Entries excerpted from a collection
»»

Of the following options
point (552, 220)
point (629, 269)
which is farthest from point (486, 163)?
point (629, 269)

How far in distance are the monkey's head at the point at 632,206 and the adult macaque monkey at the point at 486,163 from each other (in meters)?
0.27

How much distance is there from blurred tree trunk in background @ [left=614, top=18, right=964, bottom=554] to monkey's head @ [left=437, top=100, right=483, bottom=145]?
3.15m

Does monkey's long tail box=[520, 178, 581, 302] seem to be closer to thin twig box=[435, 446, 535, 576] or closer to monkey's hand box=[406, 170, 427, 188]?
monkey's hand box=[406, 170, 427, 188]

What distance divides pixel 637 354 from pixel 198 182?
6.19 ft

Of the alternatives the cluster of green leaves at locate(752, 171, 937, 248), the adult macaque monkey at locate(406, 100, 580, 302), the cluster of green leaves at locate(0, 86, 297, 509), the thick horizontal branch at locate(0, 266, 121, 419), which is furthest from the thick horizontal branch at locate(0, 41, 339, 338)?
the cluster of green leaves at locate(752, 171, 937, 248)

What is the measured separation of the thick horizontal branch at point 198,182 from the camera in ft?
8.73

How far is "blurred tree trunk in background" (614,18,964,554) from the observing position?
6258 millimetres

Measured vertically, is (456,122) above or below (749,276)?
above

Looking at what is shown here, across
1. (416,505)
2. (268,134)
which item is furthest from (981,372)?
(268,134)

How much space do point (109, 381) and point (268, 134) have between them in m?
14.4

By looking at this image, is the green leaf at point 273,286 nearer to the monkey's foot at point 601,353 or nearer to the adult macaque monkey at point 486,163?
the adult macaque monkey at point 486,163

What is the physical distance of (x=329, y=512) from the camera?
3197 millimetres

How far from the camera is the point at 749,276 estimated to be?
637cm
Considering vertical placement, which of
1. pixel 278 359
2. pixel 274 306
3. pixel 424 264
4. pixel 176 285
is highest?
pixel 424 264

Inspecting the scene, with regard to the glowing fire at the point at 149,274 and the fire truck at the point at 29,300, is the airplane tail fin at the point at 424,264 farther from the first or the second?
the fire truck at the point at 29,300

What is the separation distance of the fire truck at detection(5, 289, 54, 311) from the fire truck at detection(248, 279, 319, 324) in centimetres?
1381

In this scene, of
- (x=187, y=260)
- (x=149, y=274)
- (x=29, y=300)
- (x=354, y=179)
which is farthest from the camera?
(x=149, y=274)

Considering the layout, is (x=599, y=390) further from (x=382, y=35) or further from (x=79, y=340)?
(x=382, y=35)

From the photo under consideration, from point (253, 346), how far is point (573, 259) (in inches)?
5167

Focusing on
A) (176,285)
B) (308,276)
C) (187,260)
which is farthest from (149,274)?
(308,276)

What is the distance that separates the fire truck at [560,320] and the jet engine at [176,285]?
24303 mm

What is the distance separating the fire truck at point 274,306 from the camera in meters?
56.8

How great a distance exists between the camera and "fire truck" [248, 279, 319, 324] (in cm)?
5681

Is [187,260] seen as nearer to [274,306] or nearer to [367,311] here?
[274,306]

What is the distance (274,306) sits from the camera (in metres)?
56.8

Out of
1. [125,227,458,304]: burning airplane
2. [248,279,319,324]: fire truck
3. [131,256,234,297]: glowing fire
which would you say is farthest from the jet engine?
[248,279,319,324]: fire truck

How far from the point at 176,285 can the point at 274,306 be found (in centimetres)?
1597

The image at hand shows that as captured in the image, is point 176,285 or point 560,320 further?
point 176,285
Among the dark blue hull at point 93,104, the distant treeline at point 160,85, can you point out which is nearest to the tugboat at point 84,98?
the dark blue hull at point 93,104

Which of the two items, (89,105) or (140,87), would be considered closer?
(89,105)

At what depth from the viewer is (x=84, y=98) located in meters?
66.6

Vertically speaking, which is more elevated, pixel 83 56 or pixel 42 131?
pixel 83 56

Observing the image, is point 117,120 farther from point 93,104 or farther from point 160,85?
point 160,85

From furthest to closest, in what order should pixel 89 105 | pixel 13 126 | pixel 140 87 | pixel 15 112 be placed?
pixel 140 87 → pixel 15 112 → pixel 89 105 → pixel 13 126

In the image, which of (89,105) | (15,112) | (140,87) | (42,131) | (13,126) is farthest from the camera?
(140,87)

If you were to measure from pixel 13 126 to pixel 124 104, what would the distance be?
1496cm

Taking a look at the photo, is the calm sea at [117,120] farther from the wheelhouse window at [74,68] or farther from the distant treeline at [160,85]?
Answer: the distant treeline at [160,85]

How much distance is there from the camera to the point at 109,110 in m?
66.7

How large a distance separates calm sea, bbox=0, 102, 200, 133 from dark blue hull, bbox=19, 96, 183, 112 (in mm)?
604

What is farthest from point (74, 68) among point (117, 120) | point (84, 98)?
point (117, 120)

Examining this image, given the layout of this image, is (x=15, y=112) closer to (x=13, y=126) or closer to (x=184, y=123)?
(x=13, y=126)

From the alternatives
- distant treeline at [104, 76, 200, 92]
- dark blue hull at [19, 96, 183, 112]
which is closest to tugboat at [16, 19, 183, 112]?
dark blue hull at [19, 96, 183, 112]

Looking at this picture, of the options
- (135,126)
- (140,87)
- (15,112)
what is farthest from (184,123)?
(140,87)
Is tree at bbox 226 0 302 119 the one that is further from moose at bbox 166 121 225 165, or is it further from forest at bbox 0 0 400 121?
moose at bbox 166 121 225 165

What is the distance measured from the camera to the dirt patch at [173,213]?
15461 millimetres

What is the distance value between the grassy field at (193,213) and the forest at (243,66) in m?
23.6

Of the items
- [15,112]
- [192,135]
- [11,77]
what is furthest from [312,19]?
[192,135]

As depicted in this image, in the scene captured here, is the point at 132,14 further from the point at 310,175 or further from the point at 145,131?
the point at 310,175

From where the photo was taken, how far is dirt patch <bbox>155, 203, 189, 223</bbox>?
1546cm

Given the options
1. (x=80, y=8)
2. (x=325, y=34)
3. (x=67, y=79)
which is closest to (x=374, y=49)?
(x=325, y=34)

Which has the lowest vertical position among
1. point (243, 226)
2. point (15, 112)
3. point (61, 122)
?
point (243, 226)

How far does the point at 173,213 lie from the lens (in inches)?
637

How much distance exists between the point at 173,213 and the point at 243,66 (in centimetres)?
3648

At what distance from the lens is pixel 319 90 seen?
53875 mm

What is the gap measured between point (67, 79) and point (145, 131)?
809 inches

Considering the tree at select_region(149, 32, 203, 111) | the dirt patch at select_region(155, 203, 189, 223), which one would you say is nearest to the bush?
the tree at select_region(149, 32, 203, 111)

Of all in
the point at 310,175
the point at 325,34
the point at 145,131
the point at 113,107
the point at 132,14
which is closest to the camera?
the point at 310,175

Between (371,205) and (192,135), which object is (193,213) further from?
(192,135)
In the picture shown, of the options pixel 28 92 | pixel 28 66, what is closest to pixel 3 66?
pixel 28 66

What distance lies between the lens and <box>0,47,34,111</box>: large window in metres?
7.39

««

■ **Problem**: Render the entries above as a JSON list of strings with one string per line, leaving out blank lines.

■ **Task solution**:
[
  "Of the following options",
  "point (552, 220)",
  "point (629, 269)",
  "which is farthest from point (486, 163)?",
  "point (629, 269)",
  "How far in distance are the monkey's head at the point at 632,206 and the adult macaque monkey at the point at 486,163 from each other (in meters)?",
  "0.27",
  "How much distance is there from blurred tree trunk in background @ [left=614, top=18, right=964, bottom=554] to monkey's head @ [left=437, top=100, right=483, bottom=145]?",
  "3.15m",
  "Does monkey's long tail box=[520, 178, 581, 302] seem to be closer to thin twig box=[435, 446, 535, 576] or closer to monkey's hand box=[406, 170, 427, 188]?",
  "monkey's hand box=[406, 170, 427, 188]",
  "What distance divides pixel 637 354 from pixel 198 182?",
  "6.19 ft",
  "Of the alternatives the cluster of green leaves at locate(752, 171, 937, 248), the adult macaque monkey at locate(406, 100, 580, 302), the cluster of green leaves at locate(0, 86, 297, 509), the thick horizontal branch at locate(0, 266, 121, 419), which is furthest from the thick horizontal branch at locate(0, 41, 339, 338)?",
  "the cluster of green leaves at locate(752, 171, 937, 248)",
  "What is the measured separation of the thick horizontal branch at point 198,182 from the camera in ft?",
  "8.73",
  "How far is \"blurred tree trunk in background\" (614,18,964,554) from the observing position?",
  "6258 millimetres",
  "Measured vertically, is (456,122) above or below (749,276)?",
  "above",
  "Looking at what is shown here, across",
  "1. (416,505)",
  "2. (268,134)",
  "which item is furthest from (981,372)?",
  "(268,134)",
  "How much space do point (109, 381) and point (268, 134) have between them in m?",
  "14.4",
  "By looking at this image, is the green leaf at point 273,286 nearer to the monkey's foot at point 601,353 or nearer to the adult macaque monkey at point 486,163?",
  "the adult macaque monkey at point 486,163",
  "What is the physical distance of (x=329, y=512) from the camera?",
  "3197 millimetres",
  "How far from the camera is the point at 749,276 estimated to be?",
  "637cm",
  "Considering vertical placement, which of",
  "1. pixel 278 359",
  "2. pixel 274 306",
  "3. pixel 424 264",
  "4. pixel 176 285",
  "is highest?",
  "pixel 424 264",
  "Inspecting the scene, with regard to the glowing fire at the point at 149,274 and the fire truck at the point at 29,300, is the airplane tail fin at the point at 424,264 farther from the first or the second?",
  "the fire truck at the point at 29,300",
  "What is the separation distance of the fire truck at detection(5, 289, 54, 311) from the fire truck at detection(248, 279, 319, 324) in centimetres?",
  "1381",
  "In this scene, of",
  "- (x=187, y=260)",
  "- (x=149, y=274)",
  "- (x=29, y=300)",
  "- (x=354, y=179)",
  "which is farthest from the camera?",
  "(x=149, y=274)",
  "Considering the layout, is (x=599, y=390) further from (x=382, y=35) or further from (x=79, y=340)?",
  "(x=382, y=35)",
  "From the photo under consideration, from point (253, 346), how far is point (573, 259) (in inches)?",
  "5167",
  "Focusing on",
  "A) (176,285)",
  "B) (308,276)",
  "C) (187,260)",
  "which is farthest from (149,274)?",
  "(308,276)",
  "What is the distance that separates the fire truck at [560,320] and the jet engine at [176,285]?",
  "24303 mm",
  "What is the distance separating the fire truck at point 274,306 from the camera in meters?",
  "56.8",
  "How great a distance exists between the camera and \"fire truck\" [248, 279, 319, 324] (in cm)?",
  "5681",
  "Is [187,260] seen as nearer to [274,306] or nearer to [367,311] here?",
  "[274,306]",
  "What is the distance (274,306) sits from the camera (in metres)?",
  "56.8",
  "Out of",
  "1. [125,227,458,304]: burning airplane",
  "2. [248,279,319,324]: fire truck",
  "3. [131,256,234,297]: glowing fire",
  "which would you say is farthest from the jet engine?",
  "[248,279,319,324]: fire truck",
  "How far from the point at 176,285 can the point at 274,306 be found (in centimetres)?",
  "1597",
  "The image at hand shows that as captured in the image, is point 176,285 or point 560,320 further?",
  "point 176,285",
  "Among the dark blue hull at point 93,104, the distant treeline at point 160,85, can you point out which is nearest to the tugboat at point 84,98?",
  "the dark blue hull at point 93,104",
  "Which of the two items, (89,105) or (140,87), would be considered closer?",
  "(89,105)",
  "At what depth from the viewer is (x=84, y=98) located in meters?",
  "66.6",
  "Vertically speaking, which is more elevated, pixel 83 56 or pixel 42 131?",
  "pixel 83 56",
  "Observing the image, is point 117,120 farther from point 93,104 or farther from point 160,85?",
  "point 160,85",
  "From furthest to closest, in what order should pixel 89 105 | pixel 13 126 | pixel 140 87 | pixel 15 112 be placed?",
  "pixel 140 87 → pixel 15 112 → pixel 89 105 → pixel 13 126",
  "In the image, which of (89,105) | (15,112) | (140,87) | (42,131) | (13,126) is farthest from the camera?",
  "(140,87)",
  "If you were to measure from pixel 13 126 to pixel 124 104, what would the distance be?",
  "1496cm",
  "Taking a look at the photo, is the calm sea at [117,120] farther from the wheelhouse window at [74,68] or farther from the distant treeline at [160,85]?",
  "Answer: the distant treeline at [160,85]",
  "How much distance is there from the camera to the point at 109,110 in m?",
  "66.7",
  "How large a distance separates calm sea, bbox=0, 102, 200, 133 from dark blue hull, bbox=19, 96, 183, 112 (in mm)?",
  "604",
  "What is farthest from point (74, 68) among point (117, 120) | point (84, 98)?",
  "point (117, 120)",
  "Examining this image, given the layout of this image, is (x=15, y=112) closer to (x=13, y=126) or closer to (x=184, y=123)?",
  "(x=13, y=126)",
  "From the alternatives",
  "- distant treeline at [104, 76, 200, 92]",
  "- dark blue hull at [19, 96, 183, 112]",
  "which is closest to tugboat at [16, 19, 183, 112]?",
  "dark blue hull at [19, 96, 183, 112]",
  "Looking at this picture, of the options",
  "- (135,126)",
  "- (140,87)",
  "- (15,112)",
  "what is farthest from (184,123)?",
  "(140,87)",
  "Is tree at bbox 226 0 302 119 the one that is further from moose at bbox 166 121 225 165, or is it further from forest at bbox 0 0 400 121?",
  "moose at bbox 166 121 225 165",
  "What is the distance measured from the camera to the dirt patch at [173,213]?",
  "15461 millimetres",
  "What is the distance value between the grassy field at (193,213) and the forest at (243,66) in m?",
  "23.6",
  "Of the items",
  "- [15,112]",
  "- [192,135]",
  "- [11,77]",
  "what is furthest from [312,19]?",
  "[192,135]",
  "As depicted in this image, in the scene captured here, is the point at 132,14 further from the point at 310,175 or further from the point at 145,131?",
  "the point at 310,175",
  "From where the photo was taken, how far is dirt patch <bbox>155, 203, 189, 223</bbox>?",
  "1546cm",
  "Given the options",
  "1. (x=80, y=8)",
  "2. (x=325, y=34)",
  "3. (x=67, y=79)",
  "which is closest to (x=374, y=49)?",
  "(x=325, y=34)",
  "Which has the lowest vertical position among",
  "1. point (243, 226)",
  "2. point (15, 112)",
  "3. point (61, 122)",
  "?",
  "point (243, 226)",
  "How far does the point at 173,213 lie from the lens (in inches)?",
  "637",
  "How much distance exists between the point at 173,213 and the point at 243,66 (in centimetres)?",
  "3648",
  "At what distance from the lens is pixel 319 90 seen?",
  "53875 mm",
  "What is the gap measured between point (67, 79) and point (145, 131)?",
  "809 inches",
  "Considering the tree at select_region(149, 32, 203, 111) | the dirt patch at select_region(155, 203, 189, 223), which one would you say is nearest to the bush?",
  "the tree at select_region(149, 32, 203, 111)",
  "Of all in",
  "the point at 310,175",
  "the point at 325,34",
  "the point at 145,131",
  "the point at 113,107",
  "the point at 132,14",
  "which is closest to the camera?",
  "the point at 310,175",
  "Between (371,205) and (192,135), which object is (193,213) further from?",
  "(192,135)",
  "In the picture shown, of the options pixel 28 92 | pixel 28 66, what is closest to pixel 3 66?",
  "pixel 28 66",
  "What distance lies between the lens and <box>0,47,34,111</box>: large window in metres?",
  "7.39"
]